About this task —
Return only these lines: the one that contains "Priyanka Chopra touching" and every line after it through the end of the listing, exactly, without pictures.

Extracted material —
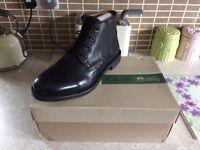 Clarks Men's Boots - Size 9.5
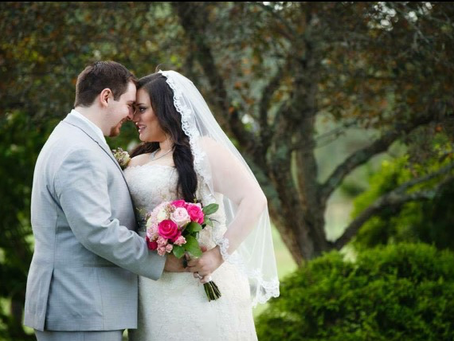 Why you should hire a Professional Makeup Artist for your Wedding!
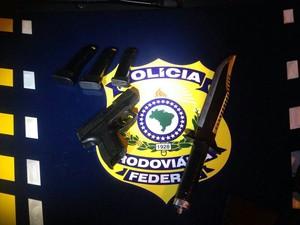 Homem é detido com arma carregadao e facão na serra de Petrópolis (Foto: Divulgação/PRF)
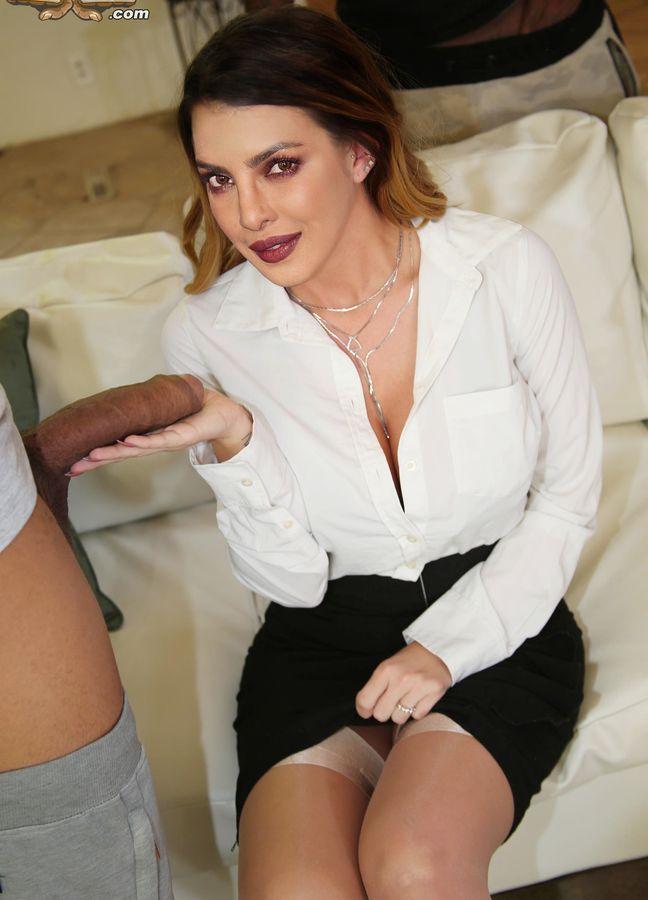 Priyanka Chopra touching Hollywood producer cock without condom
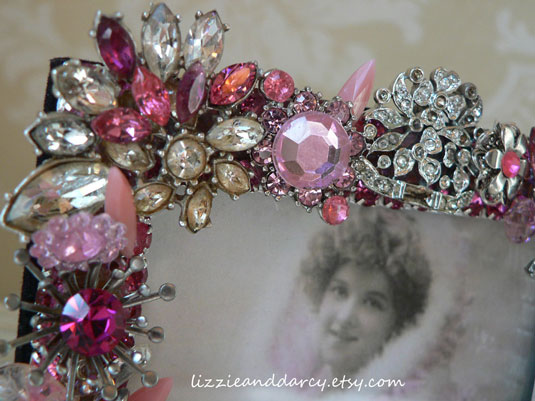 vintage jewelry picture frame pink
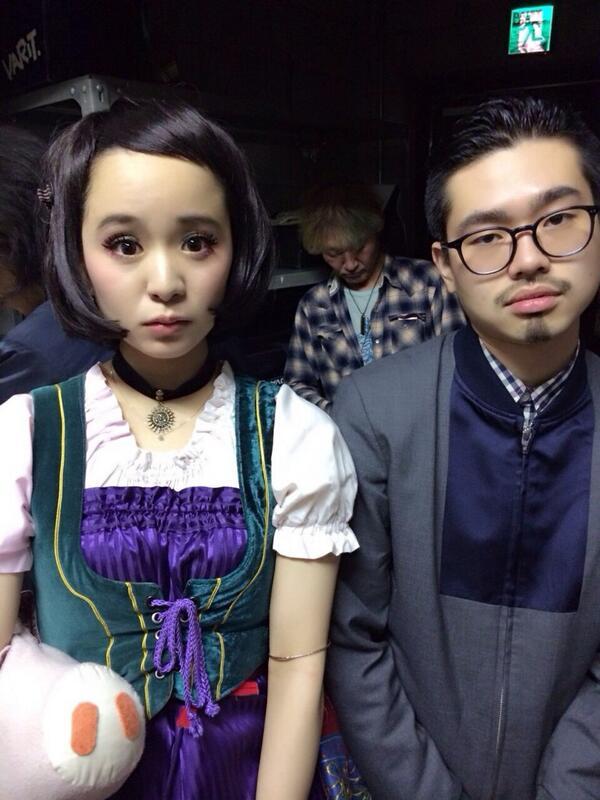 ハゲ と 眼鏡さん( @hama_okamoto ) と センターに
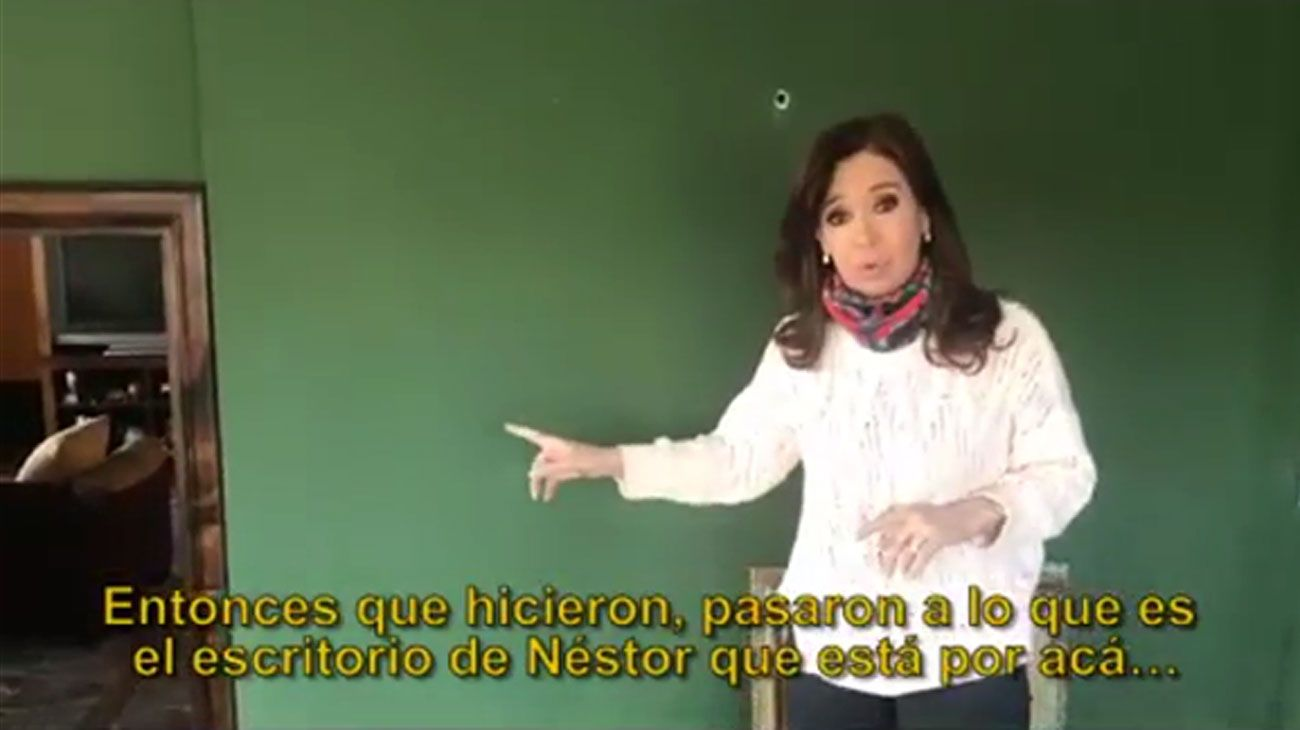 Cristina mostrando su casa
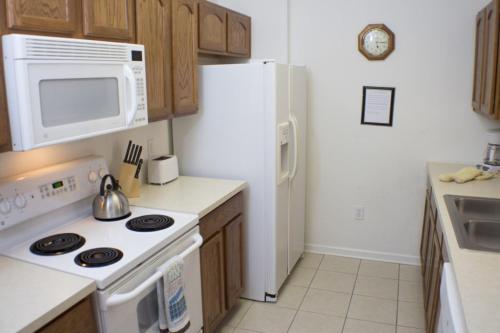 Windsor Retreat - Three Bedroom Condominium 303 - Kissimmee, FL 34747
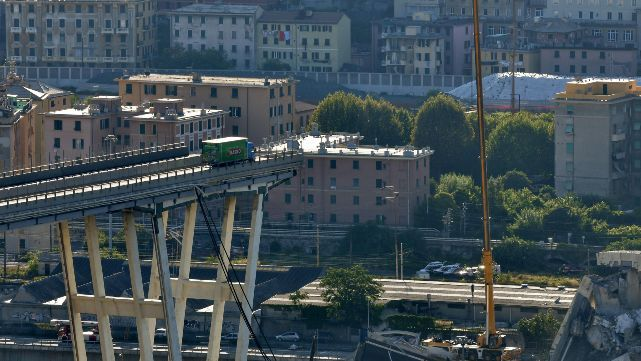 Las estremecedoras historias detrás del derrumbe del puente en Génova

Your response —
 Priyanka Chopra touching Hollywood producer cock without condom
 vintage jewelry picture frame pink
 ハゲ と 眼鏡さん( @hama_okamoto ) と センターに
 Cristina mostrando su casa
 Windsor Retreat - Three Bedroom Condominium 303 - Kissimmee, FL 34747
 Las estremecedoras historias detrás del derrumbe del puente en Génova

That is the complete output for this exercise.